» **What you are asked to do**: Reproduce the entries below word for word, starting at the line containing "Starting with furthest" and ending at the line containing "Answer: the caterpillar", with both of those lines included.

» **Given records**:
########
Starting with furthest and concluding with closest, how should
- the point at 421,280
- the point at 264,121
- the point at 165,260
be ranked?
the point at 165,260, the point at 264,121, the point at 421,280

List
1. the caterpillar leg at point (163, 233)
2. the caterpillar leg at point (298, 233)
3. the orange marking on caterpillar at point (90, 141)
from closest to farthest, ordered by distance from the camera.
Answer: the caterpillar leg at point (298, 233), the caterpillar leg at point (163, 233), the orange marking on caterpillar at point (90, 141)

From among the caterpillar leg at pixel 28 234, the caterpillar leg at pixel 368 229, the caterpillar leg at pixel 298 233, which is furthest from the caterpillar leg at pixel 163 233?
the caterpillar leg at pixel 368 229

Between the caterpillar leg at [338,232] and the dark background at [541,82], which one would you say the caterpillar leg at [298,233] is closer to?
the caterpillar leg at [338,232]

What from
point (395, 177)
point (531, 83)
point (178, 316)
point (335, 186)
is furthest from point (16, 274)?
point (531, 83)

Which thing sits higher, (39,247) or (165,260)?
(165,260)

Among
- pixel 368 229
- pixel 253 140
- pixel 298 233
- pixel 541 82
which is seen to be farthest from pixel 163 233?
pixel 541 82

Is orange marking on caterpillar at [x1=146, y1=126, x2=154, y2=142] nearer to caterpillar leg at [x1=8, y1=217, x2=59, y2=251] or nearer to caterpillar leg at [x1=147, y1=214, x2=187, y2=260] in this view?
########
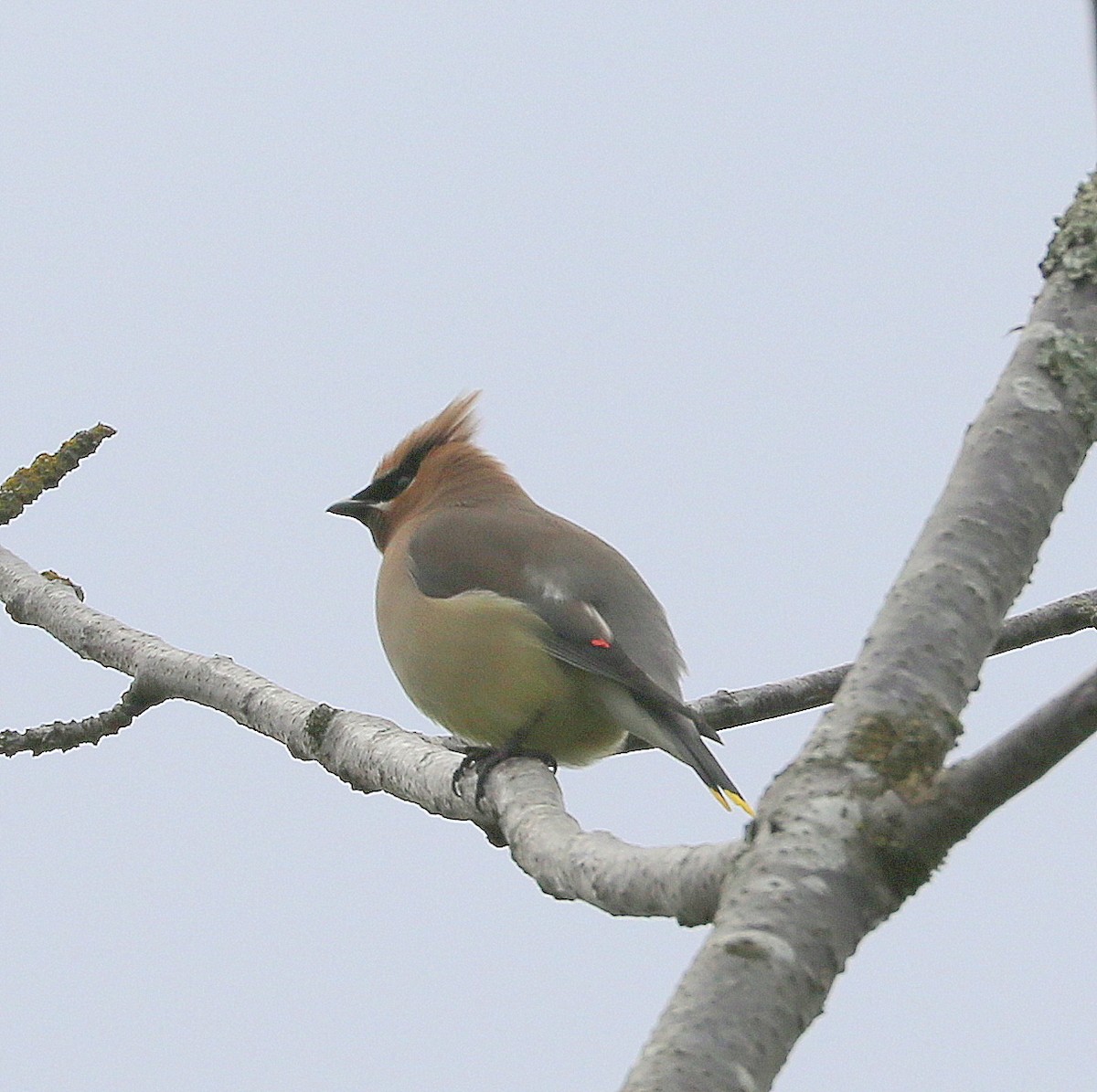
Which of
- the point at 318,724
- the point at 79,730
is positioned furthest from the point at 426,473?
########
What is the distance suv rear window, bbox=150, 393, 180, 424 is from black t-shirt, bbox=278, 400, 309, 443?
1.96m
########
» **Worked answer**:
Starting with furthest and concluding with closest, how should
- the point at 421,280
- the point at 264,121
- the point at 165,260
be ranked?
the point at 165,260, the point at 264,121, the point at 421,280

List
1. the caterpillar leg at point (163, 233)
2. the caterpillar leg at point (298, 233)
3. the orange marking on caterpillar at point (90, 141)
from closest to farthest, ordered by distance from the camera.
Answer: the caterpillar leg at point (298, 233), the caterpillar leg at point (163, 233), the orange marking on caterpillar at point (90, 141)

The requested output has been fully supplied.